The Delaware Court of Chancery held a hearing on July 22, 2010 on SIGA Technologies’ motion for partial summary judgment in PharmAthene’s (the “Company’s”) breach of contract lawsuit against SIGA. Following the hearing, the court stated that it wanted to schedule the case for trial, with a trial no later than early January 2011, but reserved its decision on the motion.
 
In accordance with General Instruction B.2. of Form 8-K, the information in this Item 7.01 shall not be deemed to be “filed” for purposes of Section 18 of the Securities Exchange Act of 1934, as amended (the “Exchange Act”), or otherwise subject to the liabilities of that section, and shall not be incorporated by reference into any registration statement or other document filed under the Securities Act of 1933, as amended, or the Exchange Act, except as shall be expressly set forth by specific reference in such filing.

Item 8.01
Other Events.

On July 22, 2010, the Company was informed by the NYSE Amex LLC (the “Exchange”) that it expects to send a letter to the Company advising that the Company is not in compliance with continued listing standards, specifically, Sections 1003(a)(i), (ii) and (iii) of the Exchange’s Company Guide, because the Company has stockholders’ equity of less than $2.0 million, $4.0 million and $6.0 million and losses from continuing operations and/or net losses in two of its three most recent fiscal years, three of its four most recent fiscal years and its five most recent fiscal years, respectively (“Minimum Stockholders’ Equity”).
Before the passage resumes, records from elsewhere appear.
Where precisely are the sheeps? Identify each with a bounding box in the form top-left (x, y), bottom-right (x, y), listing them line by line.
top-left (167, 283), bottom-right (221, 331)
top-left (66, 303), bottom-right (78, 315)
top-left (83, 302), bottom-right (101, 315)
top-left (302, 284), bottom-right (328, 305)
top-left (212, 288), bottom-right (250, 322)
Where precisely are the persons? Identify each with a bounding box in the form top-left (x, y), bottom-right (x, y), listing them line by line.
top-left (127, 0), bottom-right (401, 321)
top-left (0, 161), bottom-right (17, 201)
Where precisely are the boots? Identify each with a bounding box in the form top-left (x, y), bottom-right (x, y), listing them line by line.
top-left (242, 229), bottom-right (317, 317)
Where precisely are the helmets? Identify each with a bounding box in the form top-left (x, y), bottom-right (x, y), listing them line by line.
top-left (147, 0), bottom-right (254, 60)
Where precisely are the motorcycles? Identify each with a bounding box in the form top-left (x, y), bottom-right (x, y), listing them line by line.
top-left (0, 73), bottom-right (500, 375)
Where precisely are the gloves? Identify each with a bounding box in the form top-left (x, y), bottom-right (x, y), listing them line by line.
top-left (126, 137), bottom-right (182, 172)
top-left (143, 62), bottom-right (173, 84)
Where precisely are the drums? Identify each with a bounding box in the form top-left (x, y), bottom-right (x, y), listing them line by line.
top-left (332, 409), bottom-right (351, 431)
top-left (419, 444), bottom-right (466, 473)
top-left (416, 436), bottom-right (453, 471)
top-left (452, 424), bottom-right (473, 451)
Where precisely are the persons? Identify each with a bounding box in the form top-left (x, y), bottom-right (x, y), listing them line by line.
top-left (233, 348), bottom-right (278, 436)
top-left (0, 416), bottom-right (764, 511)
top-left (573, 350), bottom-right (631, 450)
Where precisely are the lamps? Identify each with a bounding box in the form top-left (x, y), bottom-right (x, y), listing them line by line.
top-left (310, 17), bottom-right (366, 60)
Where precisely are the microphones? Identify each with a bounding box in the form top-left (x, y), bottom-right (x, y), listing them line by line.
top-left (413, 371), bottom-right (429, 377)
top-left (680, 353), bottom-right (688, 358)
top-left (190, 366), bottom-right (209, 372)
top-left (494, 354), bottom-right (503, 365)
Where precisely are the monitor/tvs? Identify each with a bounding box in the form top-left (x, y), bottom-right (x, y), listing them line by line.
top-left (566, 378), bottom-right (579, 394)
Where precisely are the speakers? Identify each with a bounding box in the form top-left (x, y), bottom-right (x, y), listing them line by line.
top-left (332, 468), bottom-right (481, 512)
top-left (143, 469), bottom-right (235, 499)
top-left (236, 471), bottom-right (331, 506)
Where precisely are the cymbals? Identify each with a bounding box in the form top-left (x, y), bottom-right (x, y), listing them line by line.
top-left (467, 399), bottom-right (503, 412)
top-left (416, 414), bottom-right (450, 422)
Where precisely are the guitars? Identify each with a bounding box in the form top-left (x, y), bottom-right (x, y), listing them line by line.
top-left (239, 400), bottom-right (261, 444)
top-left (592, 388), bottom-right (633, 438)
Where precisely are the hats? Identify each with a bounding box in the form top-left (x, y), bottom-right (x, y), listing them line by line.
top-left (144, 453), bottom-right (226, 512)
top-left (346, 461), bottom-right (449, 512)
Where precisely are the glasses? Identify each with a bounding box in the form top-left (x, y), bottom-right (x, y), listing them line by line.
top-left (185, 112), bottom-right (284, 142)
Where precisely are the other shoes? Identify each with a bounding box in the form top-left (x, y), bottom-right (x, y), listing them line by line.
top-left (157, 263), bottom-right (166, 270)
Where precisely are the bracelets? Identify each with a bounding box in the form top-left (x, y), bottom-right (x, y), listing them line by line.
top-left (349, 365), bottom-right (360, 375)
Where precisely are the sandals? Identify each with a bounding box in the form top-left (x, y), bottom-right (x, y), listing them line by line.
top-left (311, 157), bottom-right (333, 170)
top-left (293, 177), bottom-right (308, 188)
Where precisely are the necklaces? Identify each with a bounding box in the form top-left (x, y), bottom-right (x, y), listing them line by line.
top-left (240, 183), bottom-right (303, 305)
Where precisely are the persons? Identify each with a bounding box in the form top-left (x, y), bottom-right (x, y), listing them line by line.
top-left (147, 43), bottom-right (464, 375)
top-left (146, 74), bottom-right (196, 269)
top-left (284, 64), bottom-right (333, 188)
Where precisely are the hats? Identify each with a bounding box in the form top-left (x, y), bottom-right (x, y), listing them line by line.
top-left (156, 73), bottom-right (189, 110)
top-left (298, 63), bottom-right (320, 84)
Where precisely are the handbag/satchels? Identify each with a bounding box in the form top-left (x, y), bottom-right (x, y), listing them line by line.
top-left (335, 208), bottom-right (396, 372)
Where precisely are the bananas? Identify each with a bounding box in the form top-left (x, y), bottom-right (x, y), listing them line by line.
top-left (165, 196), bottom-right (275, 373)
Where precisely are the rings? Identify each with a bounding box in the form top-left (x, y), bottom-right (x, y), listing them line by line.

Under Section 1003(a), the Exchange would not normally consider suspending dealings in, or removing from listing, the securities of an issuer which is below Minimum Stockholders’ Equity if the issuer sustains a total market capitalization of at least $50 million, among other things.   The Company’s market capitalization, when including the 2,785,714 shares expected to be issued in the Company’s recently announced registered direct offering, and using the closing share price on July 22, 2010 of $1.51, would have been $49,535,430 (which, in accordance with Amex rules, includes options and warrants to purchase a total of 37,100 shares of common stock that are fully vested and have an exercise price of less than or equal to $1.51).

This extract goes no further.